Nick provides a short-term trading signals. I am looking for other such service providers, not just confined to Australia.


----------



## CanOz (8 October 2015)

whacky said:


> Hi,
> I was wondering if anyone here subscribes to services similar to the one provided Nick Radge ( The Chartist)?
> Nick provides a short-term trading signals. I am looking for other such service providers, not just confined to Australia.




If it's swing trading ideas you're after, Jason Leavitt of Leavitt brothers.com does a great job. Just equities though.
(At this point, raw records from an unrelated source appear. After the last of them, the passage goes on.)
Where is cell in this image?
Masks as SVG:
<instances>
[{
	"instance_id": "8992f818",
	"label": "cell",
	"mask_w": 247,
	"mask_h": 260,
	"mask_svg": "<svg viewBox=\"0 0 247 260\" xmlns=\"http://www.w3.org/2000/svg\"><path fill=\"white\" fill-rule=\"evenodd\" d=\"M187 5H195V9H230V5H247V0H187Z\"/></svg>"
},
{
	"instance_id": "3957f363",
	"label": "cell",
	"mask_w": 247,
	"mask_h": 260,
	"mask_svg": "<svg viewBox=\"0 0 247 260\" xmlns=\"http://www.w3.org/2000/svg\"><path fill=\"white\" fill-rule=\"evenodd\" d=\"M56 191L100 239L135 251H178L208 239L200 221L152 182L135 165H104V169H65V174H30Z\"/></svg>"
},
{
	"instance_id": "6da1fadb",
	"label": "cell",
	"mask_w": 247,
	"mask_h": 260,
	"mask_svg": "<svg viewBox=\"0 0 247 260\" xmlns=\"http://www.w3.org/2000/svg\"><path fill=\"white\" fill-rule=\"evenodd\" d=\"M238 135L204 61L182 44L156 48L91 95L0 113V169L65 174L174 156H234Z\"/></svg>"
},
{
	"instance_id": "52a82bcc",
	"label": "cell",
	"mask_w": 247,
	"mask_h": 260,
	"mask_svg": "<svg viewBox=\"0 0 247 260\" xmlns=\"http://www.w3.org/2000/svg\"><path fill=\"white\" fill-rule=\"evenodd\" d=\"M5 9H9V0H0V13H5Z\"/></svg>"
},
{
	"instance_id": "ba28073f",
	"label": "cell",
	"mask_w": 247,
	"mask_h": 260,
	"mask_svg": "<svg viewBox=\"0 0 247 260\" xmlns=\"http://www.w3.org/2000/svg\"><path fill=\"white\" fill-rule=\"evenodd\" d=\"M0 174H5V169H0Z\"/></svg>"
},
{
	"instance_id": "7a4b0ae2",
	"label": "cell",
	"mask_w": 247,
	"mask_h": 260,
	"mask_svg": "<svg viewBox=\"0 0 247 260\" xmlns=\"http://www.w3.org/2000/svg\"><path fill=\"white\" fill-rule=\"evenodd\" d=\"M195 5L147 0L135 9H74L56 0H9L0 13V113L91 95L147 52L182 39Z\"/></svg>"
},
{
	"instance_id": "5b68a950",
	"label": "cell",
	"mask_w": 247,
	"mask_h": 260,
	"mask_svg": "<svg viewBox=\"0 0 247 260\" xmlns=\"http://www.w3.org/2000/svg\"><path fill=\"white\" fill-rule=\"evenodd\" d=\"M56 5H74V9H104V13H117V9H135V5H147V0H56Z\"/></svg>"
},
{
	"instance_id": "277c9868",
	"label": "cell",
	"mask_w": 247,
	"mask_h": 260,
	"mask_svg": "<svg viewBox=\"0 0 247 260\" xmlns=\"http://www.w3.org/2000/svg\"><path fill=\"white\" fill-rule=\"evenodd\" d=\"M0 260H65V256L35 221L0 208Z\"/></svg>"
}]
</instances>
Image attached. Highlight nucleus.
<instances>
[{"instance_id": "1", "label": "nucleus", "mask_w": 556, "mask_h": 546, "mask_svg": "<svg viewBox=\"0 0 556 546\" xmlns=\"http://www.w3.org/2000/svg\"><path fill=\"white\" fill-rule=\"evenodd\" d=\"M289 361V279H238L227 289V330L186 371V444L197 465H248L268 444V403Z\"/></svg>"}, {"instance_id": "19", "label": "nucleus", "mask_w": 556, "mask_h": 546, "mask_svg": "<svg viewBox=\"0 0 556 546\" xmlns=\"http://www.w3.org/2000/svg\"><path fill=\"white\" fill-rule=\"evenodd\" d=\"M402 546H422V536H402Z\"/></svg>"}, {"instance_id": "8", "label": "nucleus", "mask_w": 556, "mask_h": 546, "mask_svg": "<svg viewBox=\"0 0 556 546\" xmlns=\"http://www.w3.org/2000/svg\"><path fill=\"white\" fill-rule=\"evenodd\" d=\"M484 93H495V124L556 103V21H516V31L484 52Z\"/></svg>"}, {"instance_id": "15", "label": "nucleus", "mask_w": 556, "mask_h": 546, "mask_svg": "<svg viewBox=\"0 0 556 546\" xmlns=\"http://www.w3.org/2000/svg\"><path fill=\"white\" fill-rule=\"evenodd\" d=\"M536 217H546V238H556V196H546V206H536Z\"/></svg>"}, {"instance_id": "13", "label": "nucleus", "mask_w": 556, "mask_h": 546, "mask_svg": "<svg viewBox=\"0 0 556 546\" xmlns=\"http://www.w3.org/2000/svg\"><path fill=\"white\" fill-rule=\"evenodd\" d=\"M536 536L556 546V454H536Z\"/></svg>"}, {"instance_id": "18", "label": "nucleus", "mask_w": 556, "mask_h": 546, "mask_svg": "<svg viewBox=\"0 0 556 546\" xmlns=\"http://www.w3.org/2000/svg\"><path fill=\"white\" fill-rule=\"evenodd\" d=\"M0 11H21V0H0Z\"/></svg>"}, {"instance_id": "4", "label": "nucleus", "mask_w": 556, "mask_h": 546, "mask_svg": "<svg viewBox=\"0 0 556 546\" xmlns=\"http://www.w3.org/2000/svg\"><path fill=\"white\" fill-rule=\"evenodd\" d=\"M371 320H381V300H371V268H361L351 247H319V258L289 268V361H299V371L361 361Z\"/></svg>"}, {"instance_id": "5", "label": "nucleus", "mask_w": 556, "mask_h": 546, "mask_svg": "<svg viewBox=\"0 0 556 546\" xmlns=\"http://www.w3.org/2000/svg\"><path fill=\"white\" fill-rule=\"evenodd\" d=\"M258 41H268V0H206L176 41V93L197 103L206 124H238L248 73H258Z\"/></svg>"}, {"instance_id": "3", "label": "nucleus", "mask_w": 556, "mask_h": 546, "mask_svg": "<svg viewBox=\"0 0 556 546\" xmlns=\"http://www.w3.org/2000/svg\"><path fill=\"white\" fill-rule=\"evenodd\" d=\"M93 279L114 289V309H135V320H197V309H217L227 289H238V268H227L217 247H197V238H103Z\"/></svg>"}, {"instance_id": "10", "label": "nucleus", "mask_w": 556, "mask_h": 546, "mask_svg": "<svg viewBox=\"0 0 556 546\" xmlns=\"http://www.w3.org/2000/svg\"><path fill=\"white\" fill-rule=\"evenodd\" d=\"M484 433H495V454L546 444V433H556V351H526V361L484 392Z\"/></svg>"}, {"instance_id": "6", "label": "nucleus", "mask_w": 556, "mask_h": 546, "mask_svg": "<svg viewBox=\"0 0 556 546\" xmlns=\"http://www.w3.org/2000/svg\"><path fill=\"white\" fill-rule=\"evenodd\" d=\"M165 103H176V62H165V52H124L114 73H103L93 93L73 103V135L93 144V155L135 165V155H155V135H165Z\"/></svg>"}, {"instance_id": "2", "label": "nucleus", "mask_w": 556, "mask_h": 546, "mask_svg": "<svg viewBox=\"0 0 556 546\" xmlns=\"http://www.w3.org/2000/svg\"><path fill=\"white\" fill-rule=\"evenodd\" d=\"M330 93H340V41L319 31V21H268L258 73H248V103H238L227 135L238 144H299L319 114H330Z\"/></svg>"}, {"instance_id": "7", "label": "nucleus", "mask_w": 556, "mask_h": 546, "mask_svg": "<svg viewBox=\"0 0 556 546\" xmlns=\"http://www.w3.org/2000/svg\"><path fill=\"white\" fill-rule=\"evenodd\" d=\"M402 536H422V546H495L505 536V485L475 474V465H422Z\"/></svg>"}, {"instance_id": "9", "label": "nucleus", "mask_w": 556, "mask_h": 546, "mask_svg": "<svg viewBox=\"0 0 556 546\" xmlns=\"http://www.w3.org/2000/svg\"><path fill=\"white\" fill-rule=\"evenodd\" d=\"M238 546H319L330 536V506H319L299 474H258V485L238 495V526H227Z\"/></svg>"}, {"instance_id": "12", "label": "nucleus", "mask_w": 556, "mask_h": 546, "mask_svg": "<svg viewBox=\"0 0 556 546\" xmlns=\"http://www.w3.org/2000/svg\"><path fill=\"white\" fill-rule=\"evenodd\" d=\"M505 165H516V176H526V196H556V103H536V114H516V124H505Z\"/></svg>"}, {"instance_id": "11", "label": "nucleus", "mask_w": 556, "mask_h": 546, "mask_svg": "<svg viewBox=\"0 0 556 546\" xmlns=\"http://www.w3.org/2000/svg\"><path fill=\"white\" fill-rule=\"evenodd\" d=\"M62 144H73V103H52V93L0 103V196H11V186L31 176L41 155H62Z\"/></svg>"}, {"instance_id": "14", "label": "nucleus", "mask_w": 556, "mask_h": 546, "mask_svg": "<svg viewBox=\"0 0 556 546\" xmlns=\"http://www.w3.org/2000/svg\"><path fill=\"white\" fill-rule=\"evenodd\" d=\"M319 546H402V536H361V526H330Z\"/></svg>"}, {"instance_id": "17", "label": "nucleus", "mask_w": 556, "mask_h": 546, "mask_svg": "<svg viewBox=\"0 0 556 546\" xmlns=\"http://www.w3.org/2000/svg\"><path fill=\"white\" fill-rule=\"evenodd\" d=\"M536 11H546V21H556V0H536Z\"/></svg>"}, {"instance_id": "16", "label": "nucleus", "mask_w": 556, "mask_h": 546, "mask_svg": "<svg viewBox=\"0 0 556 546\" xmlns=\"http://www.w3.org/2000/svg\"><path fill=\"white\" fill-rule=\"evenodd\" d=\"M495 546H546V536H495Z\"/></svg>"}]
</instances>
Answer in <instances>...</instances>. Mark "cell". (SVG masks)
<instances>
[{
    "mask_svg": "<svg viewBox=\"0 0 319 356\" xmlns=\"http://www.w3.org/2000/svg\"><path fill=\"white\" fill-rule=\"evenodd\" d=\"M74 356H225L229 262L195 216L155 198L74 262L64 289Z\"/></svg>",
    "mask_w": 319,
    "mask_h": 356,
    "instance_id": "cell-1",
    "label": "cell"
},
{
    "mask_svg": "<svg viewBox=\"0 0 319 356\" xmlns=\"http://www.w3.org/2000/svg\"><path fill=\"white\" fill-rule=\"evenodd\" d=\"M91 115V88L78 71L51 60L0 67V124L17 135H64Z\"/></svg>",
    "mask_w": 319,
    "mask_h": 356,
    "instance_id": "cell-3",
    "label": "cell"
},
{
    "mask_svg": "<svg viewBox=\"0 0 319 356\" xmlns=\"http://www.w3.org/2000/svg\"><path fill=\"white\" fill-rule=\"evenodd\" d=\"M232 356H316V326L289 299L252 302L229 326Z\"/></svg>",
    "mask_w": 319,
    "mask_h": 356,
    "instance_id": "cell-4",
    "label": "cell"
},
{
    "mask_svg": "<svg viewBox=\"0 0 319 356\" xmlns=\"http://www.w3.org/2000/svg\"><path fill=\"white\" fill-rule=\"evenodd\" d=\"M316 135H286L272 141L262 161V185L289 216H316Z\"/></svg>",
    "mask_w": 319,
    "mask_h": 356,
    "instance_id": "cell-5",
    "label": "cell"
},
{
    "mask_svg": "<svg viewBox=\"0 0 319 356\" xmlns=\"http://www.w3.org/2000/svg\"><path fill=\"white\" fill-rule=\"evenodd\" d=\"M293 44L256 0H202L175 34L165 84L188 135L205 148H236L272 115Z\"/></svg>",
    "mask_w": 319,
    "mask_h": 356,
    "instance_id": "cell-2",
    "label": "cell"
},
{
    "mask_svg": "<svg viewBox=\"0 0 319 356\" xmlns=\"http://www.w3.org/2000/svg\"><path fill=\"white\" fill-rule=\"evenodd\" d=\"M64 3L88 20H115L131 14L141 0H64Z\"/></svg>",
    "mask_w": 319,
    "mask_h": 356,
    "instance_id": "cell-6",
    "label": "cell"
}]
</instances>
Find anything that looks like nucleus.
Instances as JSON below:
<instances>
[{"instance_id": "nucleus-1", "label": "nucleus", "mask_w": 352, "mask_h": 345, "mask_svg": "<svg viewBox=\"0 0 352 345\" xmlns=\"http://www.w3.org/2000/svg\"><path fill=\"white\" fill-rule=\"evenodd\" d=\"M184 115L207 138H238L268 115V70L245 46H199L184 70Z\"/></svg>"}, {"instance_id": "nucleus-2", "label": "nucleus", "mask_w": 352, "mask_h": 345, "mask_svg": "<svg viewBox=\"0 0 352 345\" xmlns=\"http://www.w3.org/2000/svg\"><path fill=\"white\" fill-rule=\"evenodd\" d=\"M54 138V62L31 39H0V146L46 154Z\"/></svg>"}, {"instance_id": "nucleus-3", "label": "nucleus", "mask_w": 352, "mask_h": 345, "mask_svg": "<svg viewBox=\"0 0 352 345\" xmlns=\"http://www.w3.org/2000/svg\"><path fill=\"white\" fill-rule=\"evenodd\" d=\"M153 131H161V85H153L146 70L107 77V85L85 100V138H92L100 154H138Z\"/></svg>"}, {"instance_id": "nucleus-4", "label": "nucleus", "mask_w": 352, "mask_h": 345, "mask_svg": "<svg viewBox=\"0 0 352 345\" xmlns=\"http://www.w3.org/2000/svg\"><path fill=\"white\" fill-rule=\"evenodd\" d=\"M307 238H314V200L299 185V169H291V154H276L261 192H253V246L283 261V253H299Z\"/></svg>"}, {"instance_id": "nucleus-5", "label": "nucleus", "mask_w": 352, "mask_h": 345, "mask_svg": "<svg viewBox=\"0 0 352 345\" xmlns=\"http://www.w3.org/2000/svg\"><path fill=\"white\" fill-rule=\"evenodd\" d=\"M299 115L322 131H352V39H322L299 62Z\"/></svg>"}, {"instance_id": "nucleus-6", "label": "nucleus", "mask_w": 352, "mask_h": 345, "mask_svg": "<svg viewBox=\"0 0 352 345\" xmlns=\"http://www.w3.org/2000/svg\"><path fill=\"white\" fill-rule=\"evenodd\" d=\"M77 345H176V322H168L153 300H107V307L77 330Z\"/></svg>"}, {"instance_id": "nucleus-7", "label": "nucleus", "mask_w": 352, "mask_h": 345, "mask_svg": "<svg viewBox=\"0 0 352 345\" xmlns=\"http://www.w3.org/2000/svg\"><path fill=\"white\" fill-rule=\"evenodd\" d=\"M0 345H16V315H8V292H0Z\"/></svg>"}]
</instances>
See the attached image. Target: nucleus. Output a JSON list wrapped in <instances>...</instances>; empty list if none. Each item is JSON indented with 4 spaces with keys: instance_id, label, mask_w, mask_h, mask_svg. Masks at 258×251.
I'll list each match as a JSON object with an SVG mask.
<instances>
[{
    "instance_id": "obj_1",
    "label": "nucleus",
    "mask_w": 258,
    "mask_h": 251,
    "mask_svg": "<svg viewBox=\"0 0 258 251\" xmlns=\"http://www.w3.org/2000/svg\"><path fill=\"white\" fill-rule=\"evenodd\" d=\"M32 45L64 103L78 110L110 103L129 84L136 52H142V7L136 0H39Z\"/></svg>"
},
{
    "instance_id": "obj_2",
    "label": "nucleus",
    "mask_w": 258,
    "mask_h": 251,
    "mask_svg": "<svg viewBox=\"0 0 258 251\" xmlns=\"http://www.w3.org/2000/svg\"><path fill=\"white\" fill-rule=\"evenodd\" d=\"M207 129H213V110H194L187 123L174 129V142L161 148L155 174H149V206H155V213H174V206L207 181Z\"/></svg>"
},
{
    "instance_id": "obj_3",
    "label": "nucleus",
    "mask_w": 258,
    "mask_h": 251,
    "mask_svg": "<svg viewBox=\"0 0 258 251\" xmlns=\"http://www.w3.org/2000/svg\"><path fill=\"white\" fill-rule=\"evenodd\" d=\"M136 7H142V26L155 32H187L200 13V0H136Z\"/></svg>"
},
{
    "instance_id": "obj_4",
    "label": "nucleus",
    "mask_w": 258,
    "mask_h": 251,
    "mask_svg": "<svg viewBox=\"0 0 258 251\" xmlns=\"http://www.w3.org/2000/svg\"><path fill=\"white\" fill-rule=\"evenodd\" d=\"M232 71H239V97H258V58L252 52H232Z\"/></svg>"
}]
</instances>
Nick put me onto him when I was looking for more trade ideas. Great bloke.

CanOz


----------



## Gringotts Bank (9 October 2015)

This was in my favs - never tried it.  http://www.stockmarkettiming.com/

On TimerTrac, so should be trustworthy.


----------



## Trembling Hand (9 October 2015)

You would have to be looking here,

https://www.collective2.com/


----------



## kid hustlr (9 October 2015)

Trembling Hand said:


> You would have to be looking here,
> 
> https://www.collective2.com/




quite the website


----------



## saroq (31 October 2015)

The Chartists - what a joke.  He'll charge you a thousand dollars a years and then try to squeeze more money out of you for education that should be free for the price he's charging.  But he's not finished there.  Come and join the seminar weekend in Noosa, another few thousand plus the kick back from the resort he pushes you towards.  Those who can, do.  Those who can't, well they sell signal services and education products.


----------



## Wysiwyg (31 October 2015)

saroq said:


> Those who can, do.  Those who can't, well they sell signal services and education products.



I think you will find the share trading business is rule based and requires less managing which leaves plenty of time (while those portfolio strategies work out over the longer term) to sell one's wares.  On the cynical side, it may be to attract more money into the machine as you allude to.   Has to be demand though and a good reputation has been built over the years. 

p.s. i've never been a customer to any professionals as I am the eternal DIY type.

p.p.s. would you like to try one of my trading systems


----------